__Written exercise__: Reproduce the passage of the PIM Process text from "Despite uncertain global" up to and including "their proving period.", substituting "considerable" for "significant".

On the commercial front our leading UK licensee, 2K Manufacturing Limited, has acquired its factory site at Luton and has already installed its first machinery there. Your Board believes that the success of 2K will demonstrate the immense potential of our PIM Process technology.

The increasing recycling agenda has led to a considerable number of enquiries and negotiations in respect of the application of the PIM Process in various sectors.

The one major difficulty that remains is the ongoing litigation with the Group's former CEO in Kyrgyzstan. Mr Daley won his original case against the company and unfortunately the Company lost its Appeal, as announced on 23 June 2009The Company is currently pursuing a separate set of proceedings against Mr Daley and will update shareholders with material developments. Your Board would still prefer an overall settlement through a mediation process and will continue to pursue this route. 

I believe your Board is working extremely well with limited resources to achieve the best possible result for shareholders. I am very grateful to my fellow directors for all they do and believe our overall team effort is now producing the results for which shareholders have waited so long.

I am pleased to present to you our unaudited interim results for the six months ended 30 June 2009.

Ken Brooks

Chairman

 

 Managing Director's review

Despite uncertain global economic conditions, there has been significant activity in the waste management and environmental sectors as Governments throughout the world develop strategies to reduce the challenges of the carbon agenda.

We believe this vindicates the Board's decision to rebrand the enterprise and concentrate our efforts in sectors where the unique abilities of the PIM process to utilise high percentages of co-mingled and contaminated plastic waste materials are paramount.

In consequence, the Board is pleased to report that there is significant progress in the commercialisation of the PIM technology and provides the following updates:

2K commenced limited production of its "ecosheet" boards in July at its 62,000 sq ft facility in Luton and is, we understand, nearing completion of their proving period. 

 

There has been significant media interest in 2K's progress, not least from a recent edition of The Economist  which has greatly enhanced global awareness of the technology and the ecosheet product.

The Replas project funded by TSB and managed by PERA in cooperation with its industry partners and Brunel University has been extended to enable further development and detailed performance measurement using full scale ecosheet produced by 2K Manufacturing using specific raw material formulations. It is expected that this work will be invaluable in helping to achieve accreditation for ecosheet to meet construction industry standards.

__Listing__:
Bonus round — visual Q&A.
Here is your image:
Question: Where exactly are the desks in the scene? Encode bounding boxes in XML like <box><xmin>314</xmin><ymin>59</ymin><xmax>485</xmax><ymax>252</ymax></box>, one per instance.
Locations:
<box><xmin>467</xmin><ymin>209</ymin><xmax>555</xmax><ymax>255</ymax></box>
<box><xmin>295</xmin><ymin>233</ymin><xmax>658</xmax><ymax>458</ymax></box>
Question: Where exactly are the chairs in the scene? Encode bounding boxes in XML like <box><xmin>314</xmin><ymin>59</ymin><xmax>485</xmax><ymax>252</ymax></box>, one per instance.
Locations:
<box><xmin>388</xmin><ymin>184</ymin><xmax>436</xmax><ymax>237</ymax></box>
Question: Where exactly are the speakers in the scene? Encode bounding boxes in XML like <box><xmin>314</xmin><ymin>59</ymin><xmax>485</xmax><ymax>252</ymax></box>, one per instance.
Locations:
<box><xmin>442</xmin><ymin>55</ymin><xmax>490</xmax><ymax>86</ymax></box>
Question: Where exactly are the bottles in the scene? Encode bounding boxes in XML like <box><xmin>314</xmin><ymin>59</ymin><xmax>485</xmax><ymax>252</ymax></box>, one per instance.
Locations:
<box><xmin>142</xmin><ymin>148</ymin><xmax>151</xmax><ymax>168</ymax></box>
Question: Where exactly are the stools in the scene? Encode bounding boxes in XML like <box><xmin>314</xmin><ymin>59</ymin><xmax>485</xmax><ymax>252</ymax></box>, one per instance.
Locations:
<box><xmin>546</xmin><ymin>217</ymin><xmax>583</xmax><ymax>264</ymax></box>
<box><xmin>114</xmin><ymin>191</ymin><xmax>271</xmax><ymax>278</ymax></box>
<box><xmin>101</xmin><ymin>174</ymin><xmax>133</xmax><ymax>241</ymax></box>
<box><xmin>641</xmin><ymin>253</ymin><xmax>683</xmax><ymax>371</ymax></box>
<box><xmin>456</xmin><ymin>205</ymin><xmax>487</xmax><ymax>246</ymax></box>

---

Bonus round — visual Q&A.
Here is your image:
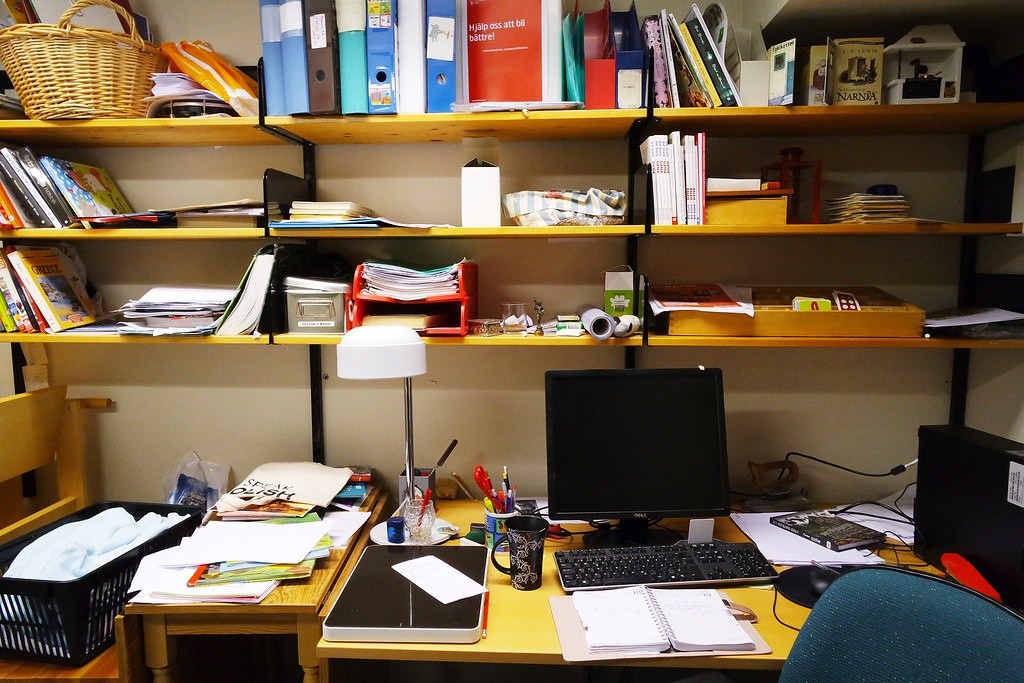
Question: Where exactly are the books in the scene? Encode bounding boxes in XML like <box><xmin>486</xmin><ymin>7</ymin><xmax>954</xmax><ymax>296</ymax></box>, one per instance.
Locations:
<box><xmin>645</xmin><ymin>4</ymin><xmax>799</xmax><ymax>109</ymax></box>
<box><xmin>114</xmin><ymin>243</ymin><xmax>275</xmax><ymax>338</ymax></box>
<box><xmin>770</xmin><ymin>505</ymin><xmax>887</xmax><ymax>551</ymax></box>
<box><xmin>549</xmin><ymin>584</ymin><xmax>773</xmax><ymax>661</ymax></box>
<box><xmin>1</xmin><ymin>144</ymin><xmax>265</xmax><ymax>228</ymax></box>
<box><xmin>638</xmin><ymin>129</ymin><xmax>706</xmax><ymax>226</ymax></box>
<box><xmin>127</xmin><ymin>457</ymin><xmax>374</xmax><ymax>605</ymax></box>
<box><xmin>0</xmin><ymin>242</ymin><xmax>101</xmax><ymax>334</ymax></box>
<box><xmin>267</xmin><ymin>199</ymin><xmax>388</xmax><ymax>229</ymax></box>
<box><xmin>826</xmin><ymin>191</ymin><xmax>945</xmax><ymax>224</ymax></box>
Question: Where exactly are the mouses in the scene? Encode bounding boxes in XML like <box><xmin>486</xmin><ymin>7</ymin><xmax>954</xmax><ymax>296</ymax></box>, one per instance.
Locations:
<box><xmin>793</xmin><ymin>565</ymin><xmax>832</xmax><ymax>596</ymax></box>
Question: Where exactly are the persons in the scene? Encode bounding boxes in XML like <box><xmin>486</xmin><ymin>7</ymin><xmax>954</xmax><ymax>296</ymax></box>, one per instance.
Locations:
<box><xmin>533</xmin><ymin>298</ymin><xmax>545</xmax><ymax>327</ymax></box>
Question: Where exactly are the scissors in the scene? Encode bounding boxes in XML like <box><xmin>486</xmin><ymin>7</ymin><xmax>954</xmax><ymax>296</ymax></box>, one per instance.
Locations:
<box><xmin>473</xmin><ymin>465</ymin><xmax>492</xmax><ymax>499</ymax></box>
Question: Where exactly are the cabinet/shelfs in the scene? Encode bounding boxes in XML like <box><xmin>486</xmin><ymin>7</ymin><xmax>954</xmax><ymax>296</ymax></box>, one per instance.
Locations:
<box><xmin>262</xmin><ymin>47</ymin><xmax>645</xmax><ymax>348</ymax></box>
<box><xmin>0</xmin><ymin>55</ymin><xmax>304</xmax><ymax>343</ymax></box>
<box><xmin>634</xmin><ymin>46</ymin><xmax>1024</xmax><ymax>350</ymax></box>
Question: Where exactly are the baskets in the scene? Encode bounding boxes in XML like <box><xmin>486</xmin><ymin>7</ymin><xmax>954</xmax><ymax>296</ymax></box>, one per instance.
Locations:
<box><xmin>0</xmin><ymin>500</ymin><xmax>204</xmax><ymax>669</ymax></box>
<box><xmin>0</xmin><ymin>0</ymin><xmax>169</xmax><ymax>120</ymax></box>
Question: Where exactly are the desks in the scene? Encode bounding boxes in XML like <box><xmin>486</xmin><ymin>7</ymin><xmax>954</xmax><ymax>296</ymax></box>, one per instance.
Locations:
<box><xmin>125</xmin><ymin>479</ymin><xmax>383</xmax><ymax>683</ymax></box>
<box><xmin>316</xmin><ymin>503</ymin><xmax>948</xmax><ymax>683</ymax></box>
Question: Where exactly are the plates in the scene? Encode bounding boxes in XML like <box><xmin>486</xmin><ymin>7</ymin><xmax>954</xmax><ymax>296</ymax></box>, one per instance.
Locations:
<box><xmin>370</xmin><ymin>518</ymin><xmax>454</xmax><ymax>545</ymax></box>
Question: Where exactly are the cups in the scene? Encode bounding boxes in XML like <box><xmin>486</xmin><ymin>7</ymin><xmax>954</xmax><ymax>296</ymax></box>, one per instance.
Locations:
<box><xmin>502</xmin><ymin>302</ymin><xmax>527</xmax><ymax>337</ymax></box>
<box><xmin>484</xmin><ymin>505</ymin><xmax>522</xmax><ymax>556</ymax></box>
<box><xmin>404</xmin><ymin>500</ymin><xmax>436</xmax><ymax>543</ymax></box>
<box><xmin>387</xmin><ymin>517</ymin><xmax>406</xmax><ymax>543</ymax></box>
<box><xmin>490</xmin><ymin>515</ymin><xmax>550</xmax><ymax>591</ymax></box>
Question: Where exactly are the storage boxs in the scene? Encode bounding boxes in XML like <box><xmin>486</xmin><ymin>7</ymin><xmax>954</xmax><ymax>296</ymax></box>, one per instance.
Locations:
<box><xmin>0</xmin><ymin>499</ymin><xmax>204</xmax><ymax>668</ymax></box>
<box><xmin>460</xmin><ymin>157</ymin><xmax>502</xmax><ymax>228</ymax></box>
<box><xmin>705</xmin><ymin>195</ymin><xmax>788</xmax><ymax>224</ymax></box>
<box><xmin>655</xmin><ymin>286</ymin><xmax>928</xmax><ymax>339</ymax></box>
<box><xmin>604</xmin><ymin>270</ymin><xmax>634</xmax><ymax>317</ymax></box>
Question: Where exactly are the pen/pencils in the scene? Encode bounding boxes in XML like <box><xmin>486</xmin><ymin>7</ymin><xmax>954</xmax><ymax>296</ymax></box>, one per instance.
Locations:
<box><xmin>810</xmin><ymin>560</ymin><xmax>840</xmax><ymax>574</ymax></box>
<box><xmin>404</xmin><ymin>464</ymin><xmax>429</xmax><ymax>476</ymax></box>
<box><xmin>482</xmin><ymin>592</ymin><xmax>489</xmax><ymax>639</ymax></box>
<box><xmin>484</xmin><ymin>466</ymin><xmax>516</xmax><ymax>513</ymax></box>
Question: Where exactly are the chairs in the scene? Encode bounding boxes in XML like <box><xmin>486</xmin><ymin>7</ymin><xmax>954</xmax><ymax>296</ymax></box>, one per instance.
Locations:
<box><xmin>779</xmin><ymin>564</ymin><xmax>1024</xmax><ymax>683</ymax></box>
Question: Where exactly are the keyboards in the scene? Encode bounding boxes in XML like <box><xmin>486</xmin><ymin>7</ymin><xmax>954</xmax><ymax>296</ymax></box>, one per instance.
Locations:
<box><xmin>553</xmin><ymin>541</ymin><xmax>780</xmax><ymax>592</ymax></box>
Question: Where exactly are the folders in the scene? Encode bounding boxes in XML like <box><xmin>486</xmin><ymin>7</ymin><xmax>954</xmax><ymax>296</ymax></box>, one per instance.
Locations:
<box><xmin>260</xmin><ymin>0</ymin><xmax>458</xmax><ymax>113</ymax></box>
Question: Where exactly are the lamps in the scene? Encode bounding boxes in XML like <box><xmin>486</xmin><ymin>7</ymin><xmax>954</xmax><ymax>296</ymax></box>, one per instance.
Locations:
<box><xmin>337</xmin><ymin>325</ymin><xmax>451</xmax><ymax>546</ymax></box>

__Answer to this problem__:
Despite uncertain global economic conditions, there has been considerable activity in the waste management and environmental sectors as Governments throughout the world develop strategies to reduce the challenges of the carbon agenda.

We believe this vindicates the Board's decision to rebrand the enterprise and concentrate our efforts in sectors where the unique abilities of the PIM process to utilise high percentages of co-mingled and contaminated plastic waste materials are paramount.

In consequence, the Board is pleased to report that there is considerable progress in the commercialisation of the PIM technology and provides the following updates:

2K commenced limited production of its "ecosheet" boards in July at its 62,000 sq ft facility in Luton and is, we understand, nearing completion of their proving period.